Researchers from institutions including the Vector Institute and the University of Toronto have introduced Orthrus, an RNA foundation model pre-trained using a contrastive learning objective with biological augmentations. Orthrus maximizes the similarity between RNA transcripts from splice isoforms and orthologous genes across species, using data from 10 model organisms and over 400 mammalian species in the Zoonomia Project. By leveraging functional and evolutionary relationships, Orthrus significantly outperforms existing genomic models on mRNA property prediction tasks. The model excels in low-data environments, requiring minimal fine-tuning to achieve state-of-the-art performance in RNA property predictions.
The study employs contrastive learning to analyze RNA splicing and orthology using modified InfoNCE loss. RNA isoforms and orthologous sequences are paired to identify functional similarities, and the model is trained to minimize the loss. The research introduces four augmentations—alternative splicing across species, orthologous transcripts from over 400 species, gene identity-based orthology, and masked sequence inputs. The Mamba encoder, a state-space model optimized for long sequences, is used to learn from RNA data. Evaluation tasks include RNA half-life, ribosome load, protein localization, and gene ontology classification, using various datasets for performance comparison.
Orthrus employs contrastive learning to build a structured representation of RNA transcripts, enhancing the similarity between functionally related sequences while minimizing it for unrelated ones. This dataset is constructed by pairing transcripts based on alternative splicing and orthologous relationships, assuming these pairs are functionally closer than random ones. Orthrus processes RNA sequences through the Mamba encoder and applies decoupled contrastive learning (DCL) loss to distinguish between related and unrelated pairs. Results show Orthrus outperforms other self-supervised models in predicting RNA properties, demonstrating its effectiveness in tasks like RNA half-life prediction and gene classification.

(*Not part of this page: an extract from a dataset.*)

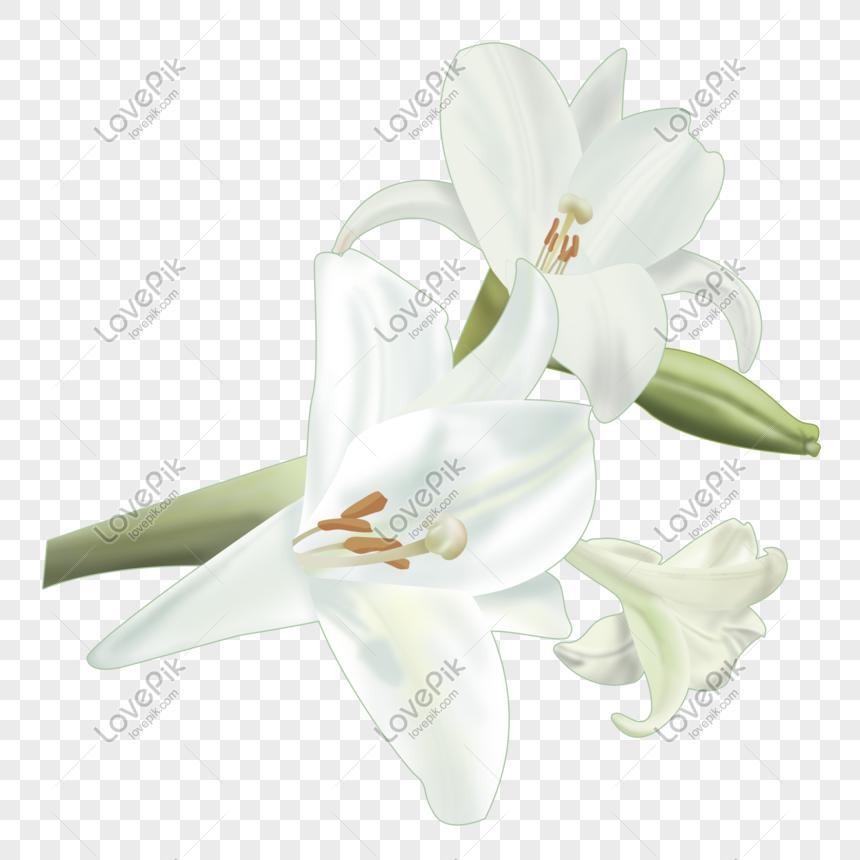 Bunga Bakung Yang Indah Di Musim Semi Png Grafik Gambar Unduh Gratis Lovepik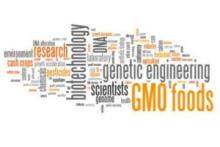 Discussions, March 12, 2019, 03/12/2019, GMOs: Science, Ethics, Risks, Regulations and Food Security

In conclusion, Orthrus leverages an evolutionary and functional perspective to capture RNA diversity by using contrastive learning to model sequence similarities from speciation and alternative splicing events. Unlike prior self-supervised models focused on token prediction, Orthrus effectively pre-trains on evolutionarily related sequences, reducing reliance on genetic diversity. This approach enables strong RNA property predictions like half-life and ribosome load, even in low-data scenarios. While the method excels in capturing shared functional regions, potential limitations arise in cases where isoform variation minimally impacts certain RNA properties. Orthrus demonstrates superior performance over reconstruction-based methods, paving the way for improved RNA representation learning.